Animal Photography Photo Critique
by Kurt Seljeseth
Category: Animal Photography
Lens: Prime: Fixed focal l
Description: [1/4000 at f/1.4, shutter priority, center-weighted average metering mode] I took thi see all >
[1/4000 at f/1.4, shutter priority, center-weighted average metering mode] I took this photo as it was a funny as well as a somewhat bizarre reminder on how WE animals are and behave. An evolutionary breeding nature meets a crowded urban civilization
Subject of photo
Composition & Perspective
Use of camera, exposure & speed
Color & Lighting
Depth of field
I like this fun image. The element of visual surprise is always welcome. You titled it "The intruder" and are aiming at the artistic contrast between the natural world and the man-made world. To me, the subject seems to be simply "disorientation". Of course, the interpretation of the meaning of an image is subjective. All in all it's a good subject and an interesting image.
Considering that we are dealing with a bird in flight, as the center of interest, the placement in the frame is excellent. The use of space is fine, even though I would have liked the bird and it's reflection to be bigger in the frame. The cropping (if you did any) is good. But there is something here that I would like to try. If you send me the biggest size of this image (in RAW if you have it) I will try my idea and see if it seems to work. It involves using Photoshop to distort this image to achieve a specific goal. I don't mean to sound mysterious, but I would really like to try it before I say more. The strong leading lines of the window frames are directing the viewer's eye towards the center of interest. The contrast is good and all the visual elements play well together.
You probably used the "Minimize metadata" option in Lightroom, because when I look at the EXIF data I don't see much. If you want to know how I look at the EXIF data, go here: http://regex.info/exif.cgi Without the EXIF data, just by looking at the little you provided in the description and by looking at the image itself, I'd say you did OK.
The color scheme is excellent. Only three main hues that work well together. Bravo! The lighting however could be better. Taking pictures at noon is usually not a good idea, unless you are using an infrared camera or heavy filtration. You can help this kind of light by using off-camera flash, but that is a separate discussion.
DOF is good, even though it is achieved by using f/1.4 which is not the sweet spot for the lens, which results in diminished image quality. (It's OK for a web image, but you cannot make a decent print with these settings, without heavy lifting with Photoshop)

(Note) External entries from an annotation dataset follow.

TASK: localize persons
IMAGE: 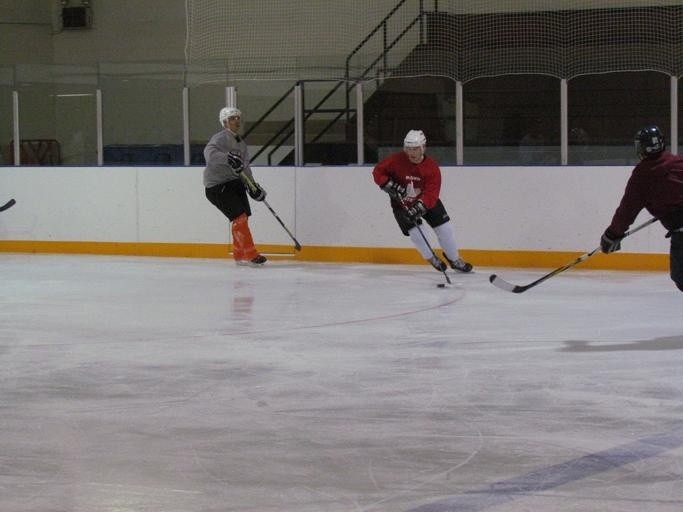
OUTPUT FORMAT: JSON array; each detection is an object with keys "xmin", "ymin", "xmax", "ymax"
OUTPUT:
[
  {"xmin": 372, "ymin": 130, "xmax": 476, "ymax": 275},
  {"xmin": 600, "ymin": 125, "xmax": 683, "ymax": 294},
  {"xmin": 202, "ymin": 106, "xmax": 270, "ymax": 268}
]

Greetings Kurt, This is a fun and uplifting image that makes me smile. To me it tells the story of a disoriented bird caught in a strange place.
How to improve your photo
The biggest improvement suggestion I can make is not specific to this image. It applies to all photographs. It's about the way a photographer looks at a scene and about the way we work the scene. Rather than asking the question "What's going on here?" a photographer sees that, but asks these questions: 1. Where is the light coming from? 2. What is the quality of the light? 3. How much light do I have to work with? The answers to these main questions, direct our choices in the photo-shoot. We work the scene to see if we can find a camera position that looks at a better light. No matter how appealing the scene, we should always remember that all we do is record light. So, my suggestion is to always pay attention to the light, even if we don't even have a camera with us.
If you are using your nifty-fifty f/1.4 as a walk about lens, you should expect that in certain situations you cannot zoom-in with your feet. A case in point is this image, in which the focal lengths is not big enough for a bird in flight. My suggestion is to keep using your 50mm prime lens and to stay away from zoom lenses for the time being, but to learn the limitations of what you can do with this lens. The value of using it is that you can start remembering things you did in the past and how they turned out. Using a zoom lens is much more convenient, but much less conducive to learning, because it's hard to remember past settings and practically impossible to repeat a setting.
I good way to improve your photography is to upload images to flickr and to google+ and to give and receive meaningful comments. May the good light be with you!